(Excerpt to read)

Closed asanchez1987 closed 3 years ago
If its not too problematic, could you try testing against PMIx 2.1.4? My first guess looking at the output is that the slurm PMIx_v3 plugin doesn't support something Open MPI is trying to do when built against a PMIx 3.
It probably won't work that way either, but will work with mpirun. The issue is that the Slurm plugin does not include support for PMIx events, and the code in ompi_interlib_declare doesn't properly account for it. It likely wasn't caught pre-release since (a) OMPI does support events when run under mpirun, and (b) we don't consistently test the srun
method.
Last time I attempted to test this was 2 months ago, with this slightly different combination of versions:
Slurm 18.08 PMIx 3.0 OMPI 4.0.x
And it worked.

(End Excerpt to read)
(Data)

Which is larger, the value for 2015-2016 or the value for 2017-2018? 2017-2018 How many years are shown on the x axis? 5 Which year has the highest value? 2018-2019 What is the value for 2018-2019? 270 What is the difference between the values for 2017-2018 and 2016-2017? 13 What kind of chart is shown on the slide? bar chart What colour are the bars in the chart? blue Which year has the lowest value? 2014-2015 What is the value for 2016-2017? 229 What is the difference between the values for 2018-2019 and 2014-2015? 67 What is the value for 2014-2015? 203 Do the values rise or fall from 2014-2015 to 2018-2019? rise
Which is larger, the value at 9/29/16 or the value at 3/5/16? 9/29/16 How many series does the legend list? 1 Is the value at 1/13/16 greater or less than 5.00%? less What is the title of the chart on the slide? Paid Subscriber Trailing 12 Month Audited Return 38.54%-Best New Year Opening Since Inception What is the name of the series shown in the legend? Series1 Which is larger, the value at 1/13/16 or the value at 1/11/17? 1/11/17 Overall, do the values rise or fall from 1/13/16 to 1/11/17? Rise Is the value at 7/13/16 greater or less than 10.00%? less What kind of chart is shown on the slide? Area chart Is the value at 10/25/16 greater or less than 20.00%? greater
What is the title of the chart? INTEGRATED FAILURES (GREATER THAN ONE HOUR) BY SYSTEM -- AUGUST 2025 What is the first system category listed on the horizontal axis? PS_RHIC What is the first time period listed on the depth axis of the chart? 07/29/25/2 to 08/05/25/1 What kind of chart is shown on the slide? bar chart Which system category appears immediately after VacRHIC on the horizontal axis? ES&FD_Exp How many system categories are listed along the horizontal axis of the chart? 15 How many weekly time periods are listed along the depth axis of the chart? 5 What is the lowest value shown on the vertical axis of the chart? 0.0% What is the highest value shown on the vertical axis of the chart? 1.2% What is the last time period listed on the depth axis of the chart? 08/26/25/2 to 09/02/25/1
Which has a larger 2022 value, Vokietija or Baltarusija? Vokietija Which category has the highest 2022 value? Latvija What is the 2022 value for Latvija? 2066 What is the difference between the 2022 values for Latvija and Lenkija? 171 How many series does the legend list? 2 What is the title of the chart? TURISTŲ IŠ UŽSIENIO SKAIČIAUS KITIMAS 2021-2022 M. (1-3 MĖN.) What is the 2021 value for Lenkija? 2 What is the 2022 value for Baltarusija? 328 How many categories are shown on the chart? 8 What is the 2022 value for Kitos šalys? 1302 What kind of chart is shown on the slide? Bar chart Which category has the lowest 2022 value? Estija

(End Data)

**Task item**
Pick up the forum thread about Slurm, PMIx and Open MPI after its last sentence and continue it.

**Answer space**
Does it still work with that combination, replacing OMPI 4.0.x with the official v4.0.0 release? Just wondering if something got into OMPI at the last minute.
This fails as well, with the same error as reported.
Slurm 18.08 PMIx 3.1 OMPI 4.0.0
Maybe the problem is within the pmix 3.1, since 3.0 worked two months ago.
Sounds like it - will have to investigate
compiling ompi 4.0.0 using external pmix 3.0.0 errors out with
ext3x.c: In function ‘ext3x_convert_opalrc’:
ext3x.c:511:16: error: ‘PMIX_OPERATION_SUCCEEDED’ undeclared (first use in this function); did you mean ‘OPAL_OPERATION_SUCCEEDED’?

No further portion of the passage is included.